= Text to read =
Experiment activities:

  • Two MC production running at full steam (~12-13K jobs concurrently running since three days now...)
  • DC06 DST redistribution across T1 (started last Thursday) is again proceeding smoothly. Almost done for IN2p3.
  • Setup a view of the Site Status Board that sites could look at to check how the site is behaving as far as concerns jobs run (and their type). Just follow this LHCb Dashboard

GGUS tickets

T0 sites issues:

  • Reported about a potential problem with a version of globus installed in the SL4 nodes at CERN that might potentially affect data registration on LFC (crappy size).Verified that LHCb validates each production and also the possible mismatches of size between catalogs..LHCb is shielded by this problem

T1 sites issues:

  • SARA: reported failures accessing data yesterday (before today's major intervention) due to dCache permissions on the LHCb_USER space. Worth that the new dCache installation fixes this issue too.(GGUS open)

17th November 2009 (Tuesday)

Experiment activities:

  • Two MC production running at full steam (~12K jobs concurrently running in the system)
  • Stripping jobs running concurrently at T1's + user jobs
  • DC06 DST redistribution across T1 (started last Thursday) is again proceeding smoothly (at average pace of 50MB/s average)

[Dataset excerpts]
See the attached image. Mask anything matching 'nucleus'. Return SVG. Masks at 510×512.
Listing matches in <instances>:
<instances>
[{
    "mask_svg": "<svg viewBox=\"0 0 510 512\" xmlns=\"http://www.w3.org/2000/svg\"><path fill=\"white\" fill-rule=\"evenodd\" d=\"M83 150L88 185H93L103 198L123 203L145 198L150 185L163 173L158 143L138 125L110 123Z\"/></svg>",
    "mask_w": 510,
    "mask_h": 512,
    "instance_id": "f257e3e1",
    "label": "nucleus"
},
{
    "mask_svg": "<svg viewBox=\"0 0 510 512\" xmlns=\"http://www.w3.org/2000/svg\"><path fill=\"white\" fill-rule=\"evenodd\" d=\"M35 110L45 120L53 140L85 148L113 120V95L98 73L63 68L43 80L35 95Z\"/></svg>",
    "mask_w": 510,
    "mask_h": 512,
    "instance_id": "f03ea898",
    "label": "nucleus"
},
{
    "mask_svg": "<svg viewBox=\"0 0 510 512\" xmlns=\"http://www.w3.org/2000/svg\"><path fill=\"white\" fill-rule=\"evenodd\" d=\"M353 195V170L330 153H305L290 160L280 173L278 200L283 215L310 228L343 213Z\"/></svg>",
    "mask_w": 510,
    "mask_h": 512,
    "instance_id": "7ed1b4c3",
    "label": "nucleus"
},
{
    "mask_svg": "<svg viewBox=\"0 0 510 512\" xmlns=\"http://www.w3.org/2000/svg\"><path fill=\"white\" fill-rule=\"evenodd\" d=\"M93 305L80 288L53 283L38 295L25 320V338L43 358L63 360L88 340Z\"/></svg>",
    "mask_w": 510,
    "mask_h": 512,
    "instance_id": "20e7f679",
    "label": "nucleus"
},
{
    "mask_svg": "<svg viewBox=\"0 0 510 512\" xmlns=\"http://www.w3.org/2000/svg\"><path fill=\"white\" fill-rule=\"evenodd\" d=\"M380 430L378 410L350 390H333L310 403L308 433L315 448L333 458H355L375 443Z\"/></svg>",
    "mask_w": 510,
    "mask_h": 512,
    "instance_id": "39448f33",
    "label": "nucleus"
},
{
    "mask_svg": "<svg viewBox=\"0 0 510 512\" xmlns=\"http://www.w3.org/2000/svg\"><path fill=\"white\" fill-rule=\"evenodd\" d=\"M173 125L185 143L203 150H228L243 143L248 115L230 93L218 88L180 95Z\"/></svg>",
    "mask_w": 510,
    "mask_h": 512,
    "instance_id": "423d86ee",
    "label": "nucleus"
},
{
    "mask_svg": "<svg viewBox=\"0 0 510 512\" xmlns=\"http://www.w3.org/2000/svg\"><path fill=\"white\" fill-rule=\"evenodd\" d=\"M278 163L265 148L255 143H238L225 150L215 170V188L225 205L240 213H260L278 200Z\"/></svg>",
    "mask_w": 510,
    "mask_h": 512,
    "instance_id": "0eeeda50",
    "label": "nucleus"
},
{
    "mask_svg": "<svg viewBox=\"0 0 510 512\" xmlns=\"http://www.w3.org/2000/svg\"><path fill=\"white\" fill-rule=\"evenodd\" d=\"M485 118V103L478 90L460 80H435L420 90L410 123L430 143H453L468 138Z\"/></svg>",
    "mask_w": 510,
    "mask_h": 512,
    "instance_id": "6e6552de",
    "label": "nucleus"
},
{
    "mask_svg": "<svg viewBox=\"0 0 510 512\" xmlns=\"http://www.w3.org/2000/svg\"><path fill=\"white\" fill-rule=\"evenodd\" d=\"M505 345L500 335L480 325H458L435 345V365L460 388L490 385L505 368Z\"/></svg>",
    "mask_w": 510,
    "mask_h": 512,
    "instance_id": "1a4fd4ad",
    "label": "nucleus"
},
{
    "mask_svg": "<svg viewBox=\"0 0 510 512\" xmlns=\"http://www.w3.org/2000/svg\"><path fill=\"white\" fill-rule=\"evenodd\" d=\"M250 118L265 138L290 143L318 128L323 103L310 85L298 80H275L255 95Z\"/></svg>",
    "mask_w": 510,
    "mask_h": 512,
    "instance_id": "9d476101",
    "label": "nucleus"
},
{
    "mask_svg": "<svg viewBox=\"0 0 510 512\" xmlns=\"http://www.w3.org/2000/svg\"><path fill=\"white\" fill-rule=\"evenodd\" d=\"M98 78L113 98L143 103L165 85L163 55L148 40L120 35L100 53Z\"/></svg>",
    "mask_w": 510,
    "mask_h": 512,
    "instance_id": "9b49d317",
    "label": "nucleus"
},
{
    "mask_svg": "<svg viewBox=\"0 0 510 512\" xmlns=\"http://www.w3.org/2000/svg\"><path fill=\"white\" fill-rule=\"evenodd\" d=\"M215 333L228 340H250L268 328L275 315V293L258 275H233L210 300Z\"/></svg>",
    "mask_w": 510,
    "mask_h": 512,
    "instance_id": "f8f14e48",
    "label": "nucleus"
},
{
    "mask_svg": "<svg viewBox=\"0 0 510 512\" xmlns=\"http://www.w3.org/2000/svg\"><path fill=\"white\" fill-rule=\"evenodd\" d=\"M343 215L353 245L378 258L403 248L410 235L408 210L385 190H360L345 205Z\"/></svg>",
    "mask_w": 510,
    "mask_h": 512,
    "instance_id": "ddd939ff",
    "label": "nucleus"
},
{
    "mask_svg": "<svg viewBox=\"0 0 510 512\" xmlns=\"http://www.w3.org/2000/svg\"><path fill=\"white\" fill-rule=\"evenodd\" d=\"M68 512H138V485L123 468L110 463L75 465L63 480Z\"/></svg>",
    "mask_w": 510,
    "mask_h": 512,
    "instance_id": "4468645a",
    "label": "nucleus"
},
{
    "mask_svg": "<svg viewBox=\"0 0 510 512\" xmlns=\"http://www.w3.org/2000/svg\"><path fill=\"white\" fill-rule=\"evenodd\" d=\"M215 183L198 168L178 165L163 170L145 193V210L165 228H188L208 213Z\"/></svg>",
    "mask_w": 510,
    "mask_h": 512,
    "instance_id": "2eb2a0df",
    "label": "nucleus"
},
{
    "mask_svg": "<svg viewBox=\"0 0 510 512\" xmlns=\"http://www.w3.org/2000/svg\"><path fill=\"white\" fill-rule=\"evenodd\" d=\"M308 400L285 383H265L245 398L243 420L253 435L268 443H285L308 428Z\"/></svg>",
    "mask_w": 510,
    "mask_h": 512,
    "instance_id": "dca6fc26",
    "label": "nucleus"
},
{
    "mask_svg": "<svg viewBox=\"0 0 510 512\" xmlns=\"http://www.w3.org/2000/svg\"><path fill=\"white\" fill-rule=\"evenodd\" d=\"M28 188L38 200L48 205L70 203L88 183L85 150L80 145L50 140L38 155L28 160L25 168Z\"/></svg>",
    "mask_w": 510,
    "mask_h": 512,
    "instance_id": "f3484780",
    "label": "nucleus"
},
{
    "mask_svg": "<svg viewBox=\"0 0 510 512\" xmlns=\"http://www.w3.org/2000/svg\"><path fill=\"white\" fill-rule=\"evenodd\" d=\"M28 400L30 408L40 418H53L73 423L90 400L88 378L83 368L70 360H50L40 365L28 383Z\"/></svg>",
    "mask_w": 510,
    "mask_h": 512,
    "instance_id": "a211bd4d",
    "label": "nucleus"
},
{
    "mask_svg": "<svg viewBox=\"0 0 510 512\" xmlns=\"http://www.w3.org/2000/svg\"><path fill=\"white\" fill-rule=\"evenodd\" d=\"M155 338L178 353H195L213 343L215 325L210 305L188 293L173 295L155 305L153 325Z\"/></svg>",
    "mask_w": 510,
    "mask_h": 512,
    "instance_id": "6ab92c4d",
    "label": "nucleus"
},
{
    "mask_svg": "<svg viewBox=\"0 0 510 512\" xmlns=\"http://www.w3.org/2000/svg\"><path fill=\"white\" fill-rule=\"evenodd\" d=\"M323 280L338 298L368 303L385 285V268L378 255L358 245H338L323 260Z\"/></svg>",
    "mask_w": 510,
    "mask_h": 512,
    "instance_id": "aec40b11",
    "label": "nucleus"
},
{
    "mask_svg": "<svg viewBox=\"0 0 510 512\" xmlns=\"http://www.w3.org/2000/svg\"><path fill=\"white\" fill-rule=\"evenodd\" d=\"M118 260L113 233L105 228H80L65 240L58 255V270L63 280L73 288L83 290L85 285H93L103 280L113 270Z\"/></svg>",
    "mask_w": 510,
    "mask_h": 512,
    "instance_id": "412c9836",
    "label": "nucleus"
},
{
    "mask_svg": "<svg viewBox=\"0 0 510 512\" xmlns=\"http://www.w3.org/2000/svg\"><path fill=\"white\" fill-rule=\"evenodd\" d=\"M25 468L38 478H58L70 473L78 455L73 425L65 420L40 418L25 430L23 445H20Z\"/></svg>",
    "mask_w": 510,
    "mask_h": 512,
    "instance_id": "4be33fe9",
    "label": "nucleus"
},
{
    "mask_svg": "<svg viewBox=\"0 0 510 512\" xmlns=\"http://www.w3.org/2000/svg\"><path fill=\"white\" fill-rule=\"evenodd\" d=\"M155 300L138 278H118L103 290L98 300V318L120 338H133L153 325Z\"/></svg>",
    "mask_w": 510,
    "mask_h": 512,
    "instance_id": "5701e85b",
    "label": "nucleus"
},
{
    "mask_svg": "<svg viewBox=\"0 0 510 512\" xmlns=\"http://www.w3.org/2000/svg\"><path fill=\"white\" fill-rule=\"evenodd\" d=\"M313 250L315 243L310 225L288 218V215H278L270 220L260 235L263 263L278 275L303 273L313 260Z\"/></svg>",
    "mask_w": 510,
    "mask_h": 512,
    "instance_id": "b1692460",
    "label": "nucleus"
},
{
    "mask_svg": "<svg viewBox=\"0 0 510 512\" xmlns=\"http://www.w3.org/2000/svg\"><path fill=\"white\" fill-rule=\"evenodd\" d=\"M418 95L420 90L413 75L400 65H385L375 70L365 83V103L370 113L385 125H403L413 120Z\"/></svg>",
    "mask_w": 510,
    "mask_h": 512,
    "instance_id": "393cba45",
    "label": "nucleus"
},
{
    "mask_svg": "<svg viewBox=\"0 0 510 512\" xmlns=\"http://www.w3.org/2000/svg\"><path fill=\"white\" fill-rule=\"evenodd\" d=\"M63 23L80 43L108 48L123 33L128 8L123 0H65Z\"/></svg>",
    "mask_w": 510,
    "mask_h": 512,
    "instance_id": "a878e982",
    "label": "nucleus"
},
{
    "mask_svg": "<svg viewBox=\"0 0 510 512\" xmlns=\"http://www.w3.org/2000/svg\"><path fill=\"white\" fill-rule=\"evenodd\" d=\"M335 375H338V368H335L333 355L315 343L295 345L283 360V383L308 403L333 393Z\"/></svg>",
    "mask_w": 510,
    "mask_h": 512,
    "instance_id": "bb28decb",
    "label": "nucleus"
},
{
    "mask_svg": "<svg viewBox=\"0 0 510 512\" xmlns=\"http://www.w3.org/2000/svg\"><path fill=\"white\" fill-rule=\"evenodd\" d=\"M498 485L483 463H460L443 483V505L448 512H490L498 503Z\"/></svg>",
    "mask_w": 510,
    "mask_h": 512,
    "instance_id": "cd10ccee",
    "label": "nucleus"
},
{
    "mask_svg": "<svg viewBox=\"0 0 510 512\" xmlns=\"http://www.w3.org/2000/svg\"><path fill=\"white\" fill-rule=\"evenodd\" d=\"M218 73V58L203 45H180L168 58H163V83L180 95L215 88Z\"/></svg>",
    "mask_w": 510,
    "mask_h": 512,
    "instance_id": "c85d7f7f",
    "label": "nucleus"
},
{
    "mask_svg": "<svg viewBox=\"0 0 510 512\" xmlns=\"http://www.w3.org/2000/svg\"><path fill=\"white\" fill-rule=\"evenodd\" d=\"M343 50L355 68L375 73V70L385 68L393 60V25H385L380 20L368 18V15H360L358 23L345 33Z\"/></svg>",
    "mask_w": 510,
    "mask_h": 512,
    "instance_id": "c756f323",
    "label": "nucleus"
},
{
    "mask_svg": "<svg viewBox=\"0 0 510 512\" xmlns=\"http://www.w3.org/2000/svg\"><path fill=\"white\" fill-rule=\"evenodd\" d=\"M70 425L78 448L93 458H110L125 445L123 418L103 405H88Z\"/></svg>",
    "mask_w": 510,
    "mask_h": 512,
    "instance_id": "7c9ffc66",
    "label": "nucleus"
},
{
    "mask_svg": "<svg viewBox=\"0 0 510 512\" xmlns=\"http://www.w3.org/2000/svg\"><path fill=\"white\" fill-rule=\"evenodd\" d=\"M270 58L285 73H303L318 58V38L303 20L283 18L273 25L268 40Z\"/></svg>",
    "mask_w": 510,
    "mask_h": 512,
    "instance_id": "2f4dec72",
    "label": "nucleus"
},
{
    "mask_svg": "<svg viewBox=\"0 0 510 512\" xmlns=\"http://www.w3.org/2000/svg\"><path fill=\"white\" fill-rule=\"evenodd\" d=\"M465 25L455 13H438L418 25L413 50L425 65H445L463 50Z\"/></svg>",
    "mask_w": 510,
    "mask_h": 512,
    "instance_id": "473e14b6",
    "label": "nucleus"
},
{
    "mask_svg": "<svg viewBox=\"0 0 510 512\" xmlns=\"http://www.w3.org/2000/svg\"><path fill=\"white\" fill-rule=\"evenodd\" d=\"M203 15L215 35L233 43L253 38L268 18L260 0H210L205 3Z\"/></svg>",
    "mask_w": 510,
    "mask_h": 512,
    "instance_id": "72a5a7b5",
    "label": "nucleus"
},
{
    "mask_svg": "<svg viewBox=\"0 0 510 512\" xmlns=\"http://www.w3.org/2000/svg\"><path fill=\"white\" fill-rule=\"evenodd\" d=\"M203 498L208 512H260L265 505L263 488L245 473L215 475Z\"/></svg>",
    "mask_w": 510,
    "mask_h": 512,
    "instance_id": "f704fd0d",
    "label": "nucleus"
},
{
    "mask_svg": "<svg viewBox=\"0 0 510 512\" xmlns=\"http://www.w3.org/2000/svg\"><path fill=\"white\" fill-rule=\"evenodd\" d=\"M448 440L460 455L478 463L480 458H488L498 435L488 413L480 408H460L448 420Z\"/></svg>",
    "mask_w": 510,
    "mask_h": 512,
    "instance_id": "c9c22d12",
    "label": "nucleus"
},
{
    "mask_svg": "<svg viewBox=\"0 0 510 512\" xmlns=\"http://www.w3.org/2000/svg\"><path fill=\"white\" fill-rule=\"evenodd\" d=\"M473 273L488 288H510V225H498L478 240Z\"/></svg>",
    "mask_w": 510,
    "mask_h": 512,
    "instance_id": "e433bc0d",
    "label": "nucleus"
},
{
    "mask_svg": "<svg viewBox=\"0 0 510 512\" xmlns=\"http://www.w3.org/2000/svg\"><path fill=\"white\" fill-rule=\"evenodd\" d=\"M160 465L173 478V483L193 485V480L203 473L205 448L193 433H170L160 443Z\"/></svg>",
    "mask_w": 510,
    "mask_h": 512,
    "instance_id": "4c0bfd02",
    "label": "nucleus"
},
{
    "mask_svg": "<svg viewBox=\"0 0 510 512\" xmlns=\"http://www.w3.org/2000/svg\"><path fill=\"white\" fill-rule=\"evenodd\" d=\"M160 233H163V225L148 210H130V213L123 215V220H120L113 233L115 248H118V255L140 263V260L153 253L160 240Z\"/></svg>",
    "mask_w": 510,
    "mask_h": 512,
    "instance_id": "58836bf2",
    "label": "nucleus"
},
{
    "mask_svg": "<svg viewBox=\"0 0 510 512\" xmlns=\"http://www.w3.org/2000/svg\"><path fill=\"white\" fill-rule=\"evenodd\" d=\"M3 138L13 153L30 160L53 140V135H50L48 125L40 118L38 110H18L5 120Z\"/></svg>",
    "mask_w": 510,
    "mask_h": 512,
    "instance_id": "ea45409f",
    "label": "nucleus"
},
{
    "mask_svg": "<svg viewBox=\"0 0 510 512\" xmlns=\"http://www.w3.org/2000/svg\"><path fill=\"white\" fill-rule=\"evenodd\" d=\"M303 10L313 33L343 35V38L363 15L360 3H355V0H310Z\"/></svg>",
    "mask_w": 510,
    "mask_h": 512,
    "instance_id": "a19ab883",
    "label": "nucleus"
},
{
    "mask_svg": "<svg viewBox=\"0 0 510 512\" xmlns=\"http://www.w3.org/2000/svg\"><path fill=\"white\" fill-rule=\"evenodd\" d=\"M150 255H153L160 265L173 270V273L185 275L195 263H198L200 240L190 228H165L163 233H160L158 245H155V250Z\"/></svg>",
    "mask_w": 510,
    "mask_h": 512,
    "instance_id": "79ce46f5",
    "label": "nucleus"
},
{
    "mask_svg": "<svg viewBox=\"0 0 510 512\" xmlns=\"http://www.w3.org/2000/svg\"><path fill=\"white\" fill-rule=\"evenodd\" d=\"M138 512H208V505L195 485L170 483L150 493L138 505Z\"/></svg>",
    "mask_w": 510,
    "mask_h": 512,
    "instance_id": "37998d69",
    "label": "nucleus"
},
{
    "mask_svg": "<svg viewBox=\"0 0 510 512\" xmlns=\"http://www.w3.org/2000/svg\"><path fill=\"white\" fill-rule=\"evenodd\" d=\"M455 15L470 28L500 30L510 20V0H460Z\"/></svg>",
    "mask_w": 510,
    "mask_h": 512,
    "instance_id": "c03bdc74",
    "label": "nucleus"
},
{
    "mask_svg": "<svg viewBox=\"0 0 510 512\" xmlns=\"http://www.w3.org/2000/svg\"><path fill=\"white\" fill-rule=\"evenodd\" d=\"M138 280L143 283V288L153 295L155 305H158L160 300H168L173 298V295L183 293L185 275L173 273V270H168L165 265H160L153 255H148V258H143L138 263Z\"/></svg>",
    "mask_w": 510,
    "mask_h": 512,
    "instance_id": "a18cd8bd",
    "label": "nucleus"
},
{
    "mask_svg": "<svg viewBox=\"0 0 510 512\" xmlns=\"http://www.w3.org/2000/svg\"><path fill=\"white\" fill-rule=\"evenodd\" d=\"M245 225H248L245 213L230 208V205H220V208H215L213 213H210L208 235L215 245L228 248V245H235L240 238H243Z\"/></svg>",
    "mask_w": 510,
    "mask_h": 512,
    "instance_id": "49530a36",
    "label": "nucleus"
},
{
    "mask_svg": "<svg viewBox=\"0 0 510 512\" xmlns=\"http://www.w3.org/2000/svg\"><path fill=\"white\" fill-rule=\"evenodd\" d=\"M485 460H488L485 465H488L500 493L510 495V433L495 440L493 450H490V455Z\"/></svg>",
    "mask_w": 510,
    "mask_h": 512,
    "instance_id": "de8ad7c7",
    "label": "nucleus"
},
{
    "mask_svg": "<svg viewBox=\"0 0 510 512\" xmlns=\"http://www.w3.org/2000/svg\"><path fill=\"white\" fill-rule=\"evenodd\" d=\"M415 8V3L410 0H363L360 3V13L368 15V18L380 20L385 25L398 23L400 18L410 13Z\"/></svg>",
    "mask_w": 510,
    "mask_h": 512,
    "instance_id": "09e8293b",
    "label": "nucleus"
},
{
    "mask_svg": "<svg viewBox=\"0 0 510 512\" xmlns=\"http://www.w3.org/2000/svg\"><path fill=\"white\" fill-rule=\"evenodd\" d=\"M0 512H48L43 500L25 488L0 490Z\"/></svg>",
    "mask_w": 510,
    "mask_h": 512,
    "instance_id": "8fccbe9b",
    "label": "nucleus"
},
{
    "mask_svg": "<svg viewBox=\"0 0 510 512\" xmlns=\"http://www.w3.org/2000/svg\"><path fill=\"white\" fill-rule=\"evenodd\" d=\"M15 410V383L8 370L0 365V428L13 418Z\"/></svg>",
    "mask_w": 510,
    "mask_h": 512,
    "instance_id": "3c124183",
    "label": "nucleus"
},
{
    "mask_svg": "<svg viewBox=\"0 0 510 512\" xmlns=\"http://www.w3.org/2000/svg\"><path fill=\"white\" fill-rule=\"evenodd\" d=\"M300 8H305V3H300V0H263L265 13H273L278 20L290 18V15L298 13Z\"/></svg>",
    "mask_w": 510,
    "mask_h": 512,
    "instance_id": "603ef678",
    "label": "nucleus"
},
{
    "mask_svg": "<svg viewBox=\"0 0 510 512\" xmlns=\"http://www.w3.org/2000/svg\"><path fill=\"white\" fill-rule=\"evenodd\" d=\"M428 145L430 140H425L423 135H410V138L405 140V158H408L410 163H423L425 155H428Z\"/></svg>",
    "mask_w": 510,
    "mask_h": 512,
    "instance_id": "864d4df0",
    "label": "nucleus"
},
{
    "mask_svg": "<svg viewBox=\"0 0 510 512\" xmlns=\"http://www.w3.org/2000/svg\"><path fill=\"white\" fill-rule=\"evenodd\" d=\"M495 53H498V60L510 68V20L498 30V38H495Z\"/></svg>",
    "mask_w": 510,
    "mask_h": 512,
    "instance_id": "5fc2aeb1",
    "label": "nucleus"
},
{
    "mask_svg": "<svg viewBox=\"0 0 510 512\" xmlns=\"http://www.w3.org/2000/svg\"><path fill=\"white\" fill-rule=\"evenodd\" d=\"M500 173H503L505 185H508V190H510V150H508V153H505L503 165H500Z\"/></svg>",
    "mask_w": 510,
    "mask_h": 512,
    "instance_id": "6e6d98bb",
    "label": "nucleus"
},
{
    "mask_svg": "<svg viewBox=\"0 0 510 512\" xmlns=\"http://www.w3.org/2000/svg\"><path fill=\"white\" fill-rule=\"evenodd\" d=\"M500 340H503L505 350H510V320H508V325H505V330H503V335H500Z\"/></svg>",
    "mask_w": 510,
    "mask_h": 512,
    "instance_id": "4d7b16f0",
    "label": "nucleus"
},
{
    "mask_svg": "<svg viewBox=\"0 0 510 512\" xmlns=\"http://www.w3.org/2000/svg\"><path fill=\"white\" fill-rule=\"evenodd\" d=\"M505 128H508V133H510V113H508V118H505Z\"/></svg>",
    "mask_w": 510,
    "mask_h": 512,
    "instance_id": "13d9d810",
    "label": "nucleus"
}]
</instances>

= Exercise aim =
Replace "dCache" with "storage" and write out everything in the LHCb status report from "GGUS tickets" down to "issue too.(GGUS open)". None of the work depends on the items.

= Solution to this task =
GGUS tickets

T0 sites issues:

  • Reported about a potential problem with a version of globus installed in the SL4 nodes at CERN that might potentially affect data registration on LFC (crappy size).Verified that LHCb validates each production and also the possible mismatches of size between catalogs..LHCb is shielded by this problem

T1 sites issues:

  • SARA: reported failures accessing data yesterday (before today's major intervention) due to storage permissions on the LHCb_USER space. Worth that the new storage installation fixes this issue too.(GGUS open)